Barry Bonds Testimony Says He Never Used Banned Drugs

LawFuel – A federal judge on Friday unsealed grand jury testimony in which Barry Bonds insisted he had never knowingly used banned drugs even when confronted with documents indicating he had tested positive for steroids, the San Francisco Chronicle reports.

The contents of Bonds’ 2003 testimony from the BALCO steroids scandal were first reported by The Chronicle in 2004, but the transcript itself had never been made available to the public.

At a hearing in U.S. District Court in San Francisco, Judge Susan Illston ordered the transcript unsealed, saying it was germane to Bonds’ upcoming trial on perjury and obstruction of justice charges.

Also at the hearing, the judge told federal prosecutors they had improperly drafted Bonds’ indictment, in which he was accused of repeatedly lying under oath about using banned drugs supplied by the Bay Area Laboratory Co-Operative in Burlingame.

Before the prosecution of the former Giants star can go forward, the government must either rewrite the indictment, which charged Bonds with four counts of perjury and one count of obstruction of justice, or file a new one, the judge said.
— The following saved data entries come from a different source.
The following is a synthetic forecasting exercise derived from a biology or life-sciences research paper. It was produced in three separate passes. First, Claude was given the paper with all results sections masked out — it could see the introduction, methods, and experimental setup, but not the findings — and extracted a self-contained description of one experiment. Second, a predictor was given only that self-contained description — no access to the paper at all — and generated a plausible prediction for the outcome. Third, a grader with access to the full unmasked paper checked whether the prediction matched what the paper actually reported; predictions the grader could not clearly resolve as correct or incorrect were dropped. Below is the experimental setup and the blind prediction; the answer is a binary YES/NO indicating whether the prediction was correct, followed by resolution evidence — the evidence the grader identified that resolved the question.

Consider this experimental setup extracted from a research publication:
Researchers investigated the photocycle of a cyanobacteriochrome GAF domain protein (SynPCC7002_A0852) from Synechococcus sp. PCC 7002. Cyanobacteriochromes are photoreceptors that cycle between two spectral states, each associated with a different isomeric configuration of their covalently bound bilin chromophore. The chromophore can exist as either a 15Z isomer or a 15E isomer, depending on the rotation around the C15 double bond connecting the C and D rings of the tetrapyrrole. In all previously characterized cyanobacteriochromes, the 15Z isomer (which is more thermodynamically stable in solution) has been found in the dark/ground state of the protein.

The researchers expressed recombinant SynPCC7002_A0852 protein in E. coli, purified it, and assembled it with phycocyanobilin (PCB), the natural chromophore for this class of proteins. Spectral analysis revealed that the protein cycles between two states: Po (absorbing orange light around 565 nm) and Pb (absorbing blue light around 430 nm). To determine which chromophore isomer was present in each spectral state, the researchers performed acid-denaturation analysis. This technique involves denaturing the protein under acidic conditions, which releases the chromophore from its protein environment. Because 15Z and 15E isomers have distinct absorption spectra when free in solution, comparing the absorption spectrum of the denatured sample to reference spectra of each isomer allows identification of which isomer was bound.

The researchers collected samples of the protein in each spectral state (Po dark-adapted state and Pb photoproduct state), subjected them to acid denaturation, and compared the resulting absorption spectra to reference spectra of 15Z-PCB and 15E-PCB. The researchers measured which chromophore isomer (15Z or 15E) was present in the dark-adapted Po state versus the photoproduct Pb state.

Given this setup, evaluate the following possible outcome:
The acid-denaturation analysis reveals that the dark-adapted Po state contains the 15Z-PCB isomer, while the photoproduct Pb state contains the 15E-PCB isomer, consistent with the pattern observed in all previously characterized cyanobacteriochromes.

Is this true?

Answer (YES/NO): NO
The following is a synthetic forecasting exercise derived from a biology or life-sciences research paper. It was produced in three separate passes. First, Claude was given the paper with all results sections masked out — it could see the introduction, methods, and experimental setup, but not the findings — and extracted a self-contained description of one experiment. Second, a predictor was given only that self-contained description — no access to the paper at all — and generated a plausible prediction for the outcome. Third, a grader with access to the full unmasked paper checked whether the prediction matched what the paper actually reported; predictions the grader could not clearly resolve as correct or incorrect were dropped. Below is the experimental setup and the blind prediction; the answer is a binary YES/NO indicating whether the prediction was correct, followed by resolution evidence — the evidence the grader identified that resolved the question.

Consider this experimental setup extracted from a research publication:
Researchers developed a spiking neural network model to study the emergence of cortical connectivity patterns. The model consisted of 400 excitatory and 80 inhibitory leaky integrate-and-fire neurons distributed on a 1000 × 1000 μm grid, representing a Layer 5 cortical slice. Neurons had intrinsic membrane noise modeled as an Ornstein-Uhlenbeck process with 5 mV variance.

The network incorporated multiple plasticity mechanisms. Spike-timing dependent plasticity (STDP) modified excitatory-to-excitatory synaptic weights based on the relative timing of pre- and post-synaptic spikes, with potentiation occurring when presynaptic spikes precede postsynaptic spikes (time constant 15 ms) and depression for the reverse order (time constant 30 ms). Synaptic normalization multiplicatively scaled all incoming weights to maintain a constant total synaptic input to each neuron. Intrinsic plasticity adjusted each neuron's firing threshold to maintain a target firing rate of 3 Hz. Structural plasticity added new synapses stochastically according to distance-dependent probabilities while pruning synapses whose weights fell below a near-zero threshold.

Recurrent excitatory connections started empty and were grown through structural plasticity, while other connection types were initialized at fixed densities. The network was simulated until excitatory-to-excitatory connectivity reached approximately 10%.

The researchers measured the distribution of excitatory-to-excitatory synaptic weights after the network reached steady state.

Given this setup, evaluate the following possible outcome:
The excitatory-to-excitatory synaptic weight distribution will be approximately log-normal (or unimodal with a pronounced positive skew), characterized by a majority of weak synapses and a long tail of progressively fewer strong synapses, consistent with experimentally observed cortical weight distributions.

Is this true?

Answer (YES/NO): YES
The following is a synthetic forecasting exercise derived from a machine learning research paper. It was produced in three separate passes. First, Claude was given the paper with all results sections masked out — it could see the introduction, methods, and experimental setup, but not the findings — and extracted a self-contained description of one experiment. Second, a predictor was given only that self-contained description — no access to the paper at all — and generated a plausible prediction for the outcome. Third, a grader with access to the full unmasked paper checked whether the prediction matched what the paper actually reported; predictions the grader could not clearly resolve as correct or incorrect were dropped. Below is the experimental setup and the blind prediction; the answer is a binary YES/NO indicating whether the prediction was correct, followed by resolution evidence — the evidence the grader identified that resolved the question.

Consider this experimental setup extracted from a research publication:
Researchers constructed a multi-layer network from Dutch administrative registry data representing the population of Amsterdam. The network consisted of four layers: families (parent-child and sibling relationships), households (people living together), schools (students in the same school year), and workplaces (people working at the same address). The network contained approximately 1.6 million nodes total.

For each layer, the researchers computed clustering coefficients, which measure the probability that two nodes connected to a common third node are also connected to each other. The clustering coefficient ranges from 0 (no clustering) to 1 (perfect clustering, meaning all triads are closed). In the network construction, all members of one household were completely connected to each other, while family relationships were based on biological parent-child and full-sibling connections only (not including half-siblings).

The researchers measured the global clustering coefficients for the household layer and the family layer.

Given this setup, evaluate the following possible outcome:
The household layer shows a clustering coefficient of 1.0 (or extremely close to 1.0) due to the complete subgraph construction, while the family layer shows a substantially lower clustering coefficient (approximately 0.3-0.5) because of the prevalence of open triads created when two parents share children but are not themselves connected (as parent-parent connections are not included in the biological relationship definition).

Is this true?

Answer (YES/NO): NO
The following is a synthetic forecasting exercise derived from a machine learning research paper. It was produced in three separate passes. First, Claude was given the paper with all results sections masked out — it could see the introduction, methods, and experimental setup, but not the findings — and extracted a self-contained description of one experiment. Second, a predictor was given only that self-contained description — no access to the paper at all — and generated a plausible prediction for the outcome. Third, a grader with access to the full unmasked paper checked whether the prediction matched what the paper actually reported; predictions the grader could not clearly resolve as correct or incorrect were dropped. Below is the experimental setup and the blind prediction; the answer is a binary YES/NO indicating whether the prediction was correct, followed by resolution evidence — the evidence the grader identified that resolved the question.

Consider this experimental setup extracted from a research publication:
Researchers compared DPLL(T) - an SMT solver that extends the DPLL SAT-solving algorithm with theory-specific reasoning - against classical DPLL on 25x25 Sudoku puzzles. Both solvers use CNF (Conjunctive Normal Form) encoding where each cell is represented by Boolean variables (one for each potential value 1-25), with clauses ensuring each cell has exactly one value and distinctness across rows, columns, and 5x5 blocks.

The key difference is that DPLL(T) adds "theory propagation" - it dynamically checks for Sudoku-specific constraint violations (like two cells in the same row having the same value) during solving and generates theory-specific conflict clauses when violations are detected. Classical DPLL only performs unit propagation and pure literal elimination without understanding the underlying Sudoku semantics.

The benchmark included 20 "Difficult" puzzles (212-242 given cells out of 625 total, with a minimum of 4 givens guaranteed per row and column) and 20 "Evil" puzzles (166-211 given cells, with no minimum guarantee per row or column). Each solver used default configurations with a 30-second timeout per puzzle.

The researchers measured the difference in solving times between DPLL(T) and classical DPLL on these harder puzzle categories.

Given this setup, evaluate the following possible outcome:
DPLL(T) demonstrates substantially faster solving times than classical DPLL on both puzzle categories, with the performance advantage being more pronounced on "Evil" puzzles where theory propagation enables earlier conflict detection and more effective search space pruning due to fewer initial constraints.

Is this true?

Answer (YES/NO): NO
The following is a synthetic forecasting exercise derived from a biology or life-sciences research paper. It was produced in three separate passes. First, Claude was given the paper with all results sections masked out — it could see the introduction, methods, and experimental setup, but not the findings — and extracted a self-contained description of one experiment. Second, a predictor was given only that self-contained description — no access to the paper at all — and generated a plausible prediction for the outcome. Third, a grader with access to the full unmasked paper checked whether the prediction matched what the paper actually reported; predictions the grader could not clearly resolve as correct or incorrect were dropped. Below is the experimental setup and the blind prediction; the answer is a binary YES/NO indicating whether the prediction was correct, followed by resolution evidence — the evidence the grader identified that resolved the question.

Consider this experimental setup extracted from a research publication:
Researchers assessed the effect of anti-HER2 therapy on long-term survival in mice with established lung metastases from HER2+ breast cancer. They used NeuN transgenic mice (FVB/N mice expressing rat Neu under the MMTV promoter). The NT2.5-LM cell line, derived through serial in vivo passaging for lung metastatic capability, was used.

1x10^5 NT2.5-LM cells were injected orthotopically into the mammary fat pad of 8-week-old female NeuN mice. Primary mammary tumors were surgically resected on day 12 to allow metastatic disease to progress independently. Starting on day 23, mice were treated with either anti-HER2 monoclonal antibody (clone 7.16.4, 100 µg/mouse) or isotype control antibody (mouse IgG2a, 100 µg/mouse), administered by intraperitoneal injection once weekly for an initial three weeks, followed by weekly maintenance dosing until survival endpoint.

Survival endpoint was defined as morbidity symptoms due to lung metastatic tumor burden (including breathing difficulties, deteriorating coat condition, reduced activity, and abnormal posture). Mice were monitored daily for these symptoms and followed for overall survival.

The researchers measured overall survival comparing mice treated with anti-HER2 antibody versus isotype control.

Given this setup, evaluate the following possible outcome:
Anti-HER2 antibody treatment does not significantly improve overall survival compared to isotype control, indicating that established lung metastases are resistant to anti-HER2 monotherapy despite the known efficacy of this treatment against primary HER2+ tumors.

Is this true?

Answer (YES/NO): NO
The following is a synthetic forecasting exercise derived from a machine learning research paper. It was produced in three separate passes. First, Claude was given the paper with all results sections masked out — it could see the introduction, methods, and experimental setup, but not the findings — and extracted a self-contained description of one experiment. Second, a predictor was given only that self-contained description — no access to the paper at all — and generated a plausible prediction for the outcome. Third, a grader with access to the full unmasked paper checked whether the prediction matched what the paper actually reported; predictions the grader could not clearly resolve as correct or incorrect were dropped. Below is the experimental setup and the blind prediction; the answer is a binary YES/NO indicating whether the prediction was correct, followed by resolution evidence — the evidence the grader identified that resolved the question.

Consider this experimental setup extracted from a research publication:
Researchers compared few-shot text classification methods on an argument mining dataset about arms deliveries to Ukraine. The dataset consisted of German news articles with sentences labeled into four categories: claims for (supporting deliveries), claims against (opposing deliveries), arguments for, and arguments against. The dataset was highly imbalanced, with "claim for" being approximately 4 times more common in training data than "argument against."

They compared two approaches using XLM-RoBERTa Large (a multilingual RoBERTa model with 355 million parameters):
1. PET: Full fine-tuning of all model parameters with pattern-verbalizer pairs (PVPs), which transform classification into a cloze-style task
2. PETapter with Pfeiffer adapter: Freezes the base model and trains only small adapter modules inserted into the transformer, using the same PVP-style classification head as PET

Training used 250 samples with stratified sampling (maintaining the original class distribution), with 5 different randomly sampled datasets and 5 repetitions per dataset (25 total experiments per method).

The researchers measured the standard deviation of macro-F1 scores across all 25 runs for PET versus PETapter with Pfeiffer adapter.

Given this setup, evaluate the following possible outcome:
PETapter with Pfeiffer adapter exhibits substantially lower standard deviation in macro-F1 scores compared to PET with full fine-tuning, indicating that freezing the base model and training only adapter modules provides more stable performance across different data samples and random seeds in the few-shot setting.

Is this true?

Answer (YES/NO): YES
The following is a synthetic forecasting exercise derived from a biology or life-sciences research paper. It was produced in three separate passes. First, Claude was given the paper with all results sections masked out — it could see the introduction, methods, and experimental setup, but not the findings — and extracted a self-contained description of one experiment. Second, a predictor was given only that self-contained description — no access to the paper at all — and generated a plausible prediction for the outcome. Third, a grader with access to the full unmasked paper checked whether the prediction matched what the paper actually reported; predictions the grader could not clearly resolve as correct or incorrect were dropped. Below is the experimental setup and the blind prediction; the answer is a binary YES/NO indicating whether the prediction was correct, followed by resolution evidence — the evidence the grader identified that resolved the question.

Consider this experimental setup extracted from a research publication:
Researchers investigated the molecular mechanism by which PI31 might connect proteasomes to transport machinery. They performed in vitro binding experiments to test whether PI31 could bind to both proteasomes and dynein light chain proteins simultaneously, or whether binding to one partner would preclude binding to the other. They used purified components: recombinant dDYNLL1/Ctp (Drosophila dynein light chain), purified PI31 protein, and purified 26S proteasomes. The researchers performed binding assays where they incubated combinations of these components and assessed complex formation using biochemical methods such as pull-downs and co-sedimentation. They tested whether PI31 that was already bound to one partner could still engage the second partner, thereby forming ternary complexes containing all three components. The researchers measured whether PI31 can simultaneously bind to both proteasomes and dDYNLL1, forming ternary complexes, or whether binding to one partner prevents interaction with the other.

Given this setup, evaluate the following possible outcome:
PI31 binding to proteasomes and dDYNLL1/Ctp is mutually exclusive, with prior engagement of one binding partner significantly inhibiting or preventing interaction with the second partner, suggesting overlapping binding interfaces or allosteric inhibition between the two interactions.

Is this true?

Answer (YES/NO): NO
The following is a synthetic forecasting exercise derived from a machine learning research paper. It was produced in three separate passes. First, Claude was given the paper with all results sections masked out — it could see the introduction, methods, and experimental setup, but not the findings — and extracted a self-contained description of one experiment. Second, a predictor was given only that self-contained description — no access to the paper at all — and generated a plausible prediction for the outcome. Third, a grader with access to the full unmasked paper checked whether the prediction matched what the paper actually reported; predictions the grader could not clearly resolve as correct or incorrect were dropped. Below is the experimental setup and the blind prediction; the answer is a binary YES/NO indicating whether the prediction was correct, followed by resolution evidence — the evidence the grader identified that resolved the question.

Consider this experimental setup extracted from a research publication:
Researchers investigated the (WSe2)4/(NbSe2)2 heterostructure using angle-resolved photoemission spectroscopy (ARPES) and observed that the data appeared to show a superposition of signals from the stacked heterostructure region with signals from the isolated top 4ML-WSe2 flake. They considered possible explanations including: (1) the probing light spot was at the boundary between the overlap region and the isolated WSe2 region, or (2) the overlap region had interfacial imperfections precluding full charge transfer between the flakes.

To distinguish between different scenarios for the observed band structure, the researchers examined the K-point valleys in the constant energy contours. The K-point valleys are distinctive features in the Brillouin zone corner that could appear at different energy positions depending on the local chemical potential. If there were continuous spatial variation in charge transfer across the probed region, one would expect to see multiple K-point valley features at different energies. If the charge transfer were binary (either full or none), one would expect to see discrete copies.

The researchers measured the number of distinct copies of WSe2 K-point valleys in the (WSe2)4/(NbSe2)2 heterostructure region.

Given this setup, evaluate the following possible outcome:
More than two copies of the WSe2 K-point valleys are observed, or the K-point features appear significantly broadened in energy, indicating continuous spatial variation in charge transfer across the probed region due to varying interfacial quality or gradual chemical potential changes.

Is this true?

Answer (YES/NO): NO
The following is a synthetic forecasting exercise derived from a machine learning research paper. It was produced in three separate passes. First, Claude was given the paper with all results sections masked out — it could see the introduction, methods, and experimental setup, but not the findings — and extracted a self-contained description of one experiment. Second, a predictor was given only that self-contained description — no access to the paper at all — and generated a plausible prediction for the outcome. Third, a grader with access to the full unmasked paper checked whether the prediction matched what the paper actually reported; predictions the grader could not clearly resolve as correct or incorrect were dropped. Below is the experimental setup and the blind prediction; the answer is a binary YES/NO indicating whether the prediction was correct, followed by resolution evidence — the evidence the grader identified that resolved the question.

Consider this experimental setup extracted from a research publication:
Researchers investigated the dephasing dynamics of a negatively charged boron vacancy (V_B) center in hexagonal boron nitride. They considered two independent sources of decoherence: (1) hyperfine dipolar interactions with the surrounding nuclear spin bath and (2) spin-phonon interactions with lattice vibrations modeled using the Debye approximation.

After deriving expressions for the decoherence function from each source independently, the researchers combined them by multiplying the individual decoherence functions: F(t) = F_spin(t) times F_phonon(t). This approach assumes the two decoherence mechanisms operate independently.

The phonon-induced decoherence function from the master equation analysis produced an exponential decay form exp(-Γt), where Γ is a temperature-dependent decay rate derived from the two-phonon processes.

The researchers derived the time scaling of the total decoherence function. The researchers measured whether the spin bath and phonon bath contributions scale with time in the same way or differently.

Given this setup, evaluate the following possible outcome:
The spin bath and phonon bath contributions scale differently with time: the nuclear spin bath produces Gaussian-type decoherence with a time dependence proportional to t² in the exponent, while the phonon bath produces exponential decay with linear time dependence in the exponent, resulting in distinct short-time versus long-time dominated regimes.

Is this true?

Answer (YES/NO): NO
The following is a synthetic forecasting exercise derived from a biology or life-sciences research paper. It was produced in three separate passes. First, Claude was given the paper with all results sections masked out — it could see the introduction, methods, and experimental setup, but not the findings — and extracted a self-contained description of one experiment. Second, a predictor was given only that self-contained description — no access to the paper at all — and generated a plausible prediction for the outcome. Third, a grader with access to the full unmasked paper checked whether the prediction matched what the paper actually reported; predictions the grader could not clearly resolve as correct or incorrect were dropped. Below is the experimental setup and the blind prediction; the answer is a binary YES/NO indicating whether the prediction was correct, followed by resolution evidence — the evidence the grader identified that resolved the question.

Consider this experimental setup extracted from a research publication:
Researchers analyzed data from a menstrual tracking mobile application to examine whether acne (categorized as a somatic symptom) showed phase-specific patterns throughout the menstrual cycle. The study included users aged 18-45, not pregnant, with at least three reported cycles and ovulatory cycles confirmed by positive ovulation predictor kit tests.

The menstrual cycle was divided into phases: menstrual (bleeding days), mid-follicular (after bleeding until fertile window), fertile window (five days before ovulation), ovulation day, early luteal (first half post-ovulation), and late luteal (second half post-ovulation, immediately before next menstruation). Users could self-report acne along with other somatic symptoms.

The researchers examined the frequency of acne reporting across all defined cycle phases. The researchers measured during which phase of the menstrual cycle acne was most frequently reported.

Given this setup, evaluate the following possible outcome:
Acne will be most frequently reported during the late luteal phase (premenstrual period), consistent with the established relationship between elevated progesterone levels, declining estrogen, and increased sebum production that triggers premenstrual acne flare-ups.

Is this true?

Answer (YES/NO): YES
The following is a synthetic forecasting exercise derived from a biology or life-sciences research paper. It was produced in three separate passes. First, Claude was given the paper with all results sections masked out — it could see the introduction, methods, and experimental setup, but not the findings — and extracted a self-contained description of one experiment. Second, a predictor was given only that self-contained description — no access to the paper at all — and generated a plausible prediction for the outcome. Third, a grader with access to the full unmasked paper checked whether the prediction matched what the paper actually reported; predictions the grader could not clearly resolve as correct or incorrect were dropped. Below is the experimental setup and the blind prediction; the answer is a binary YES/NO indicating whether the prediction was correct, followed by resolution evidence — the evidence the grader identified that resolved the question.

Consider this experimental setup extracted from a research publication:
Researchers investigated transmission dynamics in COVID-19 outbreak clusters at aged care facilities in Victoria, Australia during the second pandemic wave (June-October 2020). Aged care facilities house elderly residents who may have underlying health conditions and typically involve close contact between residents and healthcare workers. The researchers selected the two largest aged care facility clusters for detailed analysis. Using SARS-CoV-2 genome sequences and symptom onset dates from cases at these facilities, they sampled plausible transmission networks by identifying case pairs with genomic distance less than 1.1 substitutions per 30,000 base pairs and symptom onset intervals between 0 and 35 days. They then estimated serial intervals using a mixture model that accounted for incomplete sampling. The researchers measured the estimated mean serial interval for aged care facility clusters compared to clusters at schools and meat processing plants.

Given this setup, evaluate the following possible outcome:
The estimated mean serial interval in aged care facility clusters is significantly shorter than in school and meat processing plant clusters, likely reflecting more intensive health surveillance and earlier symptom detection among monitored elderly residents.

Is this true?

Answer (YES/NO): NO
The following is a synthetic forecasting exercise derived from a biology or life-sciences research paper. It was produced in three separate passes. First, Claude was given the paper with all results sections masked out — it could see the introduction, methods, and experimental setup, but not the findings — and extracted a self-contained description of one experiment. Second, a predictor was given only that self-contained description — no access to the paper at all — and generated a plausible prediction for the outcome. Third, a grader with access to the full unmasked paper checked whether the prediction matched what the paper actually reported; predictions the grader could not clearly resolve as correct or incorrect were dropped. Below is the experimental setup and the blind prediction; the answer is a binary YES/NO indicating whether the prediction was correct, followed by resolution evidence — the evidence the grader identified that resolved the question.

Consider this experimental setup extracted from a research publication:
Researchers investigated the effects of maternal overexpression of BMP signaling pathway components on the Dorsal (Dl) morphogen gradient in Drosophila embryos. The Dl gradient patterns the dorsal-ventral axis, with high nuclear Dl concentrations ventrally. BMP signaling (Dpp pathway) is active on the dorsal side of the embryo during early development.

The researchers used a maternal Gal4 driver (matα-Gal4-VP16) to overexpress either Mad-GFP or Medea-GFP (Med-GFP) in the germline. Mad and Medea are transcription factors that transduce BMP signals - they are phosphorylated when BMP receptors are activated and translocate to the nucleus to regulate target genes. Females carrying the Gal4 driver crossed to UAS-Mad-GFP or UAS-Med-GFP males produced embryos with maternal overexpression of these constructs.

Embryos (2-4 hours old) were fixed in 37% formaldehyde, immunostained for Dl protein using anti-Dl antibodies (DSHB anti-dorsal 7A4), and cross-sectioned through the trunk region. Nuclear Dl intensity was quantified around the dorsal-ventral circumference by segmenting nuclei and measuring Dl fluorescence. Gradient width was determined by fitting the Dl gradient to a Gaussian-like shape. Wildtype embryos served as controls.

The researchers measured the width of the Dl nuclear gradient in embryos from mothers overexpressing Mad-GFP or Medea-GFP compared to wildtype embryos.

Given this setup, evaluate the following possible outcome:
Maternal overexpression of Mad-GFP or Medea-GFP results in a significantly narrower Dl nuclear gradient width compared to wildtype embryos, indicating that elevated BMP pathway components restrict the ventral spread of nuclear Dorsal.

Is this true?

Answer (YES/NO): NO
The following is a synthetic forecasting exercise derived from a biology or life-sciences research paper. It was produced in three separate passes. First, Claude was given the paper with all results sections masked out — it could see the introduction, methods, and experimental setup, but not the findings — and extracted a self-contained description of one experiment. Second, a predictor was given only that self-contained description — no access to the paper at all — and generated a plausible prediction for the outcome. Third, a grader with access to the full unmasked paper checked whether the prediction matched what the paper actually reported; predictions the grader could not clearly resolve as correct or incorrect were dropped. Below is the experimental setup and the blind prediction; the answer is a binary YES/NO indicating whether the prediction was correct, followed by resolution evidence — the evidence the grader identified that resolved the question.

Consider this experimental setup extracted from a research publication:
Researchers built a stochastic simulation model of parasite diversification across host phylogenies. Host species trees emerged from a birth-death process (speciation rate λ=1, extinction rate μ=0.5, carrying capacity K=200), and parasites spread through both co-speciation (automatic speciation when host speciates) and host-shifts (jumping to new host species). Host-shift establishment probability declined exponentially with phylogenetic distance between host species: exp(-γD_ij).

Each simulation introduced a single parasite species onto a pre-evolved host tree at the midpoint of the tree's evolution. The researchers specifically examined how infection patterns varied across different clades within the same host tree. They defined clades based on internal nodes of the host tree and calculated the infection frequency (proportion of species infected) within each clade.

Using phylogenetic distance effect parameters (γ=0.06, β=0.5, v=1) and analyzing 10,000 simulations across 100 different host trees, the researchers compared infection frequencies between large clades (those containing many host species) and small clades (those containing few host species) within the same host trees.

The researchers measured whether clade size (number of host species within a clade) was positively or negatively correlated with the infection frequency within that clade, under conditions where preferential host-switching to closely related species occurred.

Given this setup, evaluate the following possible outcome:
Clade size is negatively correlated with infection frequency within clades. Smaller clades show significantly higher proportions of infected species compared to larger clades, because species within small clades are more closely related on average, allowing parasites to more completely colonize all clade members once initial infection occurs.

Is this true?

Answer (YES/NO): NO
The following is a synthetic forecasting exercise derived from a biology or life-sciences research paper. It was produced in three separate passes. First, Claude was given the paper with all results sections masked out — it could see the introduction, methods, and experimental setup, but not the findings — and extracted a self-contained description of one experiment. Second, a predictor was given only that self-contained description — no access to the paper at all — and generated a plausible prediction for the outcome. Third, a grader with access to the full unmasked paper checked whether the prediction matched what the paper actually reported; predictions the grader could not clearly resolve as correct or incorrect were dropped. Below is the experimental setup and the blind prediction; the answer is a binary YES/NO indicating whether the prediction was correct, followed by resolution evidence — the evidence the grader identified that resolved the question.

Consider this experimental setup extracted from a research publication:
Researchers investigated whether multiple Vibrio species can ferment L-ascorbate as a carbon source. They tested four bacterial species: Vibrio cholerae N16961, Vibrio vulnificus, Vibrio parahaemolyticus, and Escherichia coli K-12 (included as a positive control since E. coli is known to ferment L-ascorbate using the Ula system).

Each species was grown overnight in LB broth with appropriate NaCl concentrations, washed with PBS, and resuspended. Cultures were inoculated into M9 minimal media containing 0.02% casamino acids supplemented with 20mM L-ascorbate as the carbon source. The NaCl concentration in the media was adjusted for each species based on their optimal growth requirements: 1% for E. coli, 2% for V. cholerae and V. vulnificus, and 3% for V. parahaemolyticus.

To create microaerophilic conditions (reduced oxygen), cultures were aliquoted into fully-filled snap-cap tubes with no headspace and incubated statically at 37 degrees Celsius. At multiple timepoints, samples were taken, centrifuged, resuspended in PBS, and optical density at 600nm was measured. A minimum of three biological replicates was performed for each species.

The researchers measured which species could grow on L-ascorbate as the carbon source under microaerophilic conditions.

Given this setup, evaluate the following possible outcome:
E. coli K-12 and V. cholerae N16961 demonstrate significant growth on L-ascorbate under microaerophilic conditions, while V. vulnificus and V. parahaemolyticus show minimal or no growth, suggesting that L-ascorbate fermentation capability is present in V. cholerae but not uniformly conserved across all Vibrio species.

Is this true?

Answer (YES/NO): NO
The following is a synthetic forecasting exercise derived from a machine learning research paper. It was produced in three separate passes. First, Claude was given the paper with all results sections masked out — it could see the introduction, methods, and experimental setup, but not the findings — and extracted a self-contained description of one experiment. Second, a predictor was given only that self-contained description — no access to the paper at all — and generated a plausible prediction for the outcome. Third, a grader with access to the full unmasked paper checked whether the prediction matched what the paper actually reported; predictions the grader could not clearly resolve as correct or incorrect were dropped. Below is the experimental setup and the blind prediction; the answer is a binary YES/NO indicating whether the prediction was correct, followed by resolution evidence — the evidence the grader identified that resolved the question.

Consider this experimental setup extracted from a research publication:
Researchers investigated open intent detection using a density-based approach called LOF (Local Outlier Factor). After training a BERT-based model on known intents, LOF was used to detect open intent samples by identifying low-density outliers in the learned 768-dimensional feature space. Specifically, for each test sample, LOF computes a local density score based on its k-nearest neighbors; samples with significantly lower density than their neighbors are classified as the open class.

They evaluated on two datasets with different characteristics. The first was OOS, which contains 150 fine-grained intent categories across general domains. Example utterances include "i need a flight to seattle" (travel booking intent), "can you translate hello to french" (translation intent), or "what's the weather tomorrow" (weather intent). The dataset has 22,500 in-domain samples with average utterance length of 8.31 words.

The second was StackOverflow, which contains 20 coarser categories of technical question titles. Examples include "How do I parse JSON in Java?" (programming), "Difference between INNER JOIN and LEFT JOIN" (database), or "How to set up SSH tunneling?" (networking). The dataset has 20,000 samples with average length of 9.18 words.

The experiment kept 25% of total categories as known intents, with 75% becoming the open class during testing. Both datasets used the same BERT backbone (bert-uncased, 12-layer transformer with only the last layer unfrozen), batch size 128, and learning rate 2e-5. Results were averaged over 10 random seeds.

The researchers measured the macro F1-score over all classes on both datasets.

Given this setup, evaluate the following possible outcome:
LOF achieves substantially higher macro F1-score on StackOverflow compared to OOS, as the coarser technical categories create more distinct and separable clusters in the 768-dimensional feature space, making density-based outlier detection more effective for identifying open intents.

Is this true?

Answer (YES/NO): NO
She set another hearing on the matter for March 21.

The unsealed transcript gives a detailed account of Bonds’ Dec. 4, 2003, appearance before a grand jury that was investigating both BALCO officials and Bonds’ personal trainer, Greg Anderson, on suspicion of distributing undetectable steroids called “the cream” and “the clear.”

In sworn testimony, Bonds acknowledged receiving clear and cream substances from Anderson but said his trainer described them as flaxseed oil and a rubbing balm for arthritis.